------ Record excerpts ------

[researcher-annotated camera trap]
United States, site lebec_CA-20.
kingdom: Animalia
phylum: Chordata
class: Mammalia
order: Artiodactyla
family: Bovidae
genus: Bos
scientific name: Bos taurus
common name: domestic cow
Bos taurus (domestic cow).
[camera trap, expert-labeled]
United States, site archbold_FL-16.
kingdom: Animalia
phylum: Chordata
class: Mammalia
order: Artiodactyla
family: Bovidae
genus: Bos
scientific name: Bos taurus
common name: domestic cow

------

## Your assignment
Using the listing above, pick out each line that contains the word "camera", then copy it.

## Solution
[researcher-annotated camera trap]
[camera trap, expert-labeled]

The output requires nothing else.